AFD part of state wildfire response team

Shift change at AFD Station 1 Thursday afternoon, brought in a new crew of Austin firefighters. Team members, and others on duty across Austin, have no idea what the next call will bring.

"We will push forward and back each other up depending the kind of emergency,” said AFD Division Chief Palmer Buck.

Trips beyond the city limits and into Travis County are possible, according to Division Chief Buck. It’s because of what's called automatic response dispatching.

"The closest trucks goes, if we need, depending on the situation, send five trucks, eight trucks, what have you, to mitigate an incident,” said Buck. 

Austin fire fighters also work incidents like the recent fires in Llano County as part of what’s called a Mutual Aid Agreement. It’s a first response approach. In what would be called the Llano 308 fire, more than 20 different departments responded to help the smaller group of volunteers, according to Garry Barney with the Texas A&M Forest Service. 

"It has taxed the community; it has actually drained Llano County of all its fire resources,” said Barney. 

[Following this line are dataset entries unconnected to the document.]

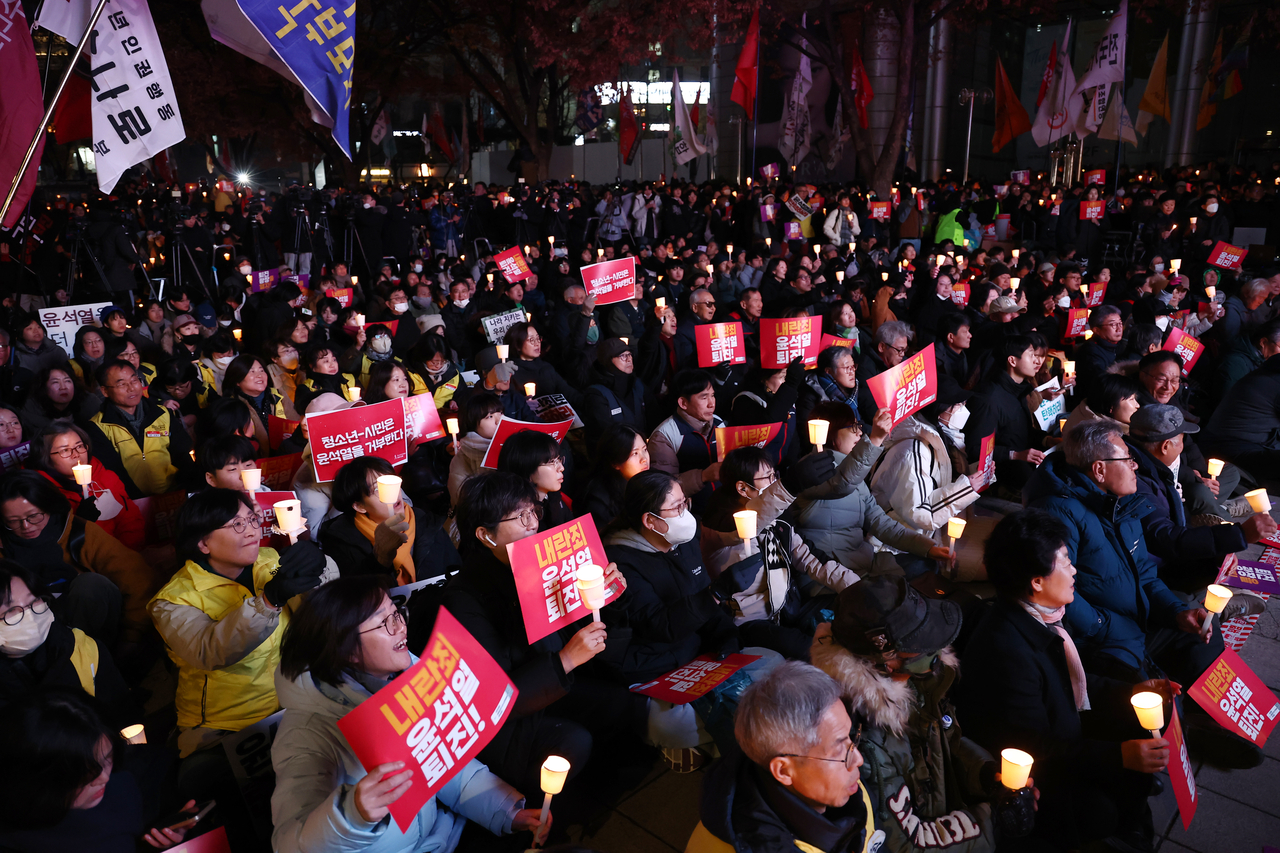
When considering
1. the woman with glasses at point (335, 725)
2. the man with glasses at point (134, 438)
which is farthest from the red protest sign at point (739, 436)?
the man with glasses at point (134, 438)

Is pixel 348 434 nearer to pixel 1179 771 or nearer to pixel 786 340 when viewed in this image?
pixel 786 340

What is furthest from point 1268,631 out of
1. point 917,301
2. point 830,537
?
point 917,301

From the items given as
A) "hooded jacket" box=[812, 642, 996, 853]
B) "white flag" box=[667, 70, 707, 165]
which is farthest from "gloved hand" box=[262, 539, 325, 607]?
"white flag" box=[667, 70, 707, 165]

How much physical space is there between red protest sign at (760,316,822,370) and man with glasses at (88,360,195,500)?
4.13 metres

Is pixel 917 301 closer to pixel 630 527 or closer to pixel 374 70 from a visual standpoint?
pixel 630 527

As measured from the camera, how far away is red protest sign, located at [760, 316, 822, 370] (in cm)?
649

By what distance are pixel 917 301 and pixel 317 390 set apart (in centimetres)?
687

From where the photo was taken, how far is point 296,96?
23031 mm

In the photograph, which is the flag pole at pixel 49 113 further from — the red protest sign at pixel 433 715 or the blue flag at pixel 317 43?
the red protest sign at pixel 433 715

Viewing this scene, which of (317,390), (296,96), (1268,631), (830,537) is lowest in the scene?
(1268,631)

The extra help from Austin and other fire departments gave the locals a much needed break from the fire line. When a brief gas shortage took place the teamwork even bought some time to rally residents, keeping the brush trucks rolling.

"Those local VFDs are the community, and the first line of defense. One of the things is, people need to support that; is time with that local VFD, and assisting them financially if they are able to,” said Barney.

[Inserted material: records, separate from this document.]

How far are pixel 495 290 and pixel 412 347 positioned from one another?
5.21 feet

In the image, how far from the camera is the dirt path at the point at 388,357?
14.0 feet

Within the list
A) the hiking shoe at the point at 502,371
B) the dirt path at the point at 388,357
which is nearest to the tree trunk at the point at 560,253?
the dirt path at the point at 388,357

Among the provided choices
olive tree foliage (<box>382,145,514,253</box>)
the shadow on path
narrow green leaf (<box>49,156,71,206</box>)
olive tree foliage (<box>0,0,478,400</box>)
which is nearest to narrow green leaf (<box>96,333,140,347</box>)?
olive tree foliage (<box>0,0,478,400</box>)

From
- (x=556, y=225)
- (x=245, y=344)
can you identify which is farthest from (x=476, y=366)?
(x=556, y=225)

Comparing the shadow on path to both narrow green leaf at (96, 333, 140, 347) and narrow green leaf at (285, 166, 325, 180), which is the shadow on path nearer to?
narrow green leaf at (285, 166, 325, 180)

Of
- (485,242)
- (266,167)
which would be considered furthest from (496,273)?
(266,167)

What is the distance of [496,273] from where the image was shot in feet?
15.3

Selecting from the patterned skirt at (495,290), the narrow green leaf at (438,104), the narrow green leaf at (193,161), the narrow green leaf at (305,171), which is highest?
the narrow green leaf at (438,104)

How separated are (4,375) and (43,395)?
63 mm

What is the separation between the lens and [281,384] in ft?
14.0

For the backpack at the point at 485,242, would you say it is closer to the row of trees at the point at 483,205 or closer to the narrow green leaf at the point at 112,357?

When fires like those in Llano get big the state usually takes the lead. Some of those who stay to cut fire breaks may be from Austin. AFD is one of the largest fire departments in the nation to have all crew members certified to work wild-land fires. A few AFD lockers remain empty, because four Austin fire fighters are still out helping the state battle two separate grass fires here in central Texas. A uniformed approach to training is making all of this possible.

"When the state orders up, and says I need an engine boss and some wildfire hand crews they are getting what they ordered, people that have been through and understand the training, they speak the same language,” said AFD Division Chief Buck.

Prescribed burns, like one a year ago in Hays County, provide training opportunities for area fire teams. The exercise, it turns out, was a glimpse of what was to come.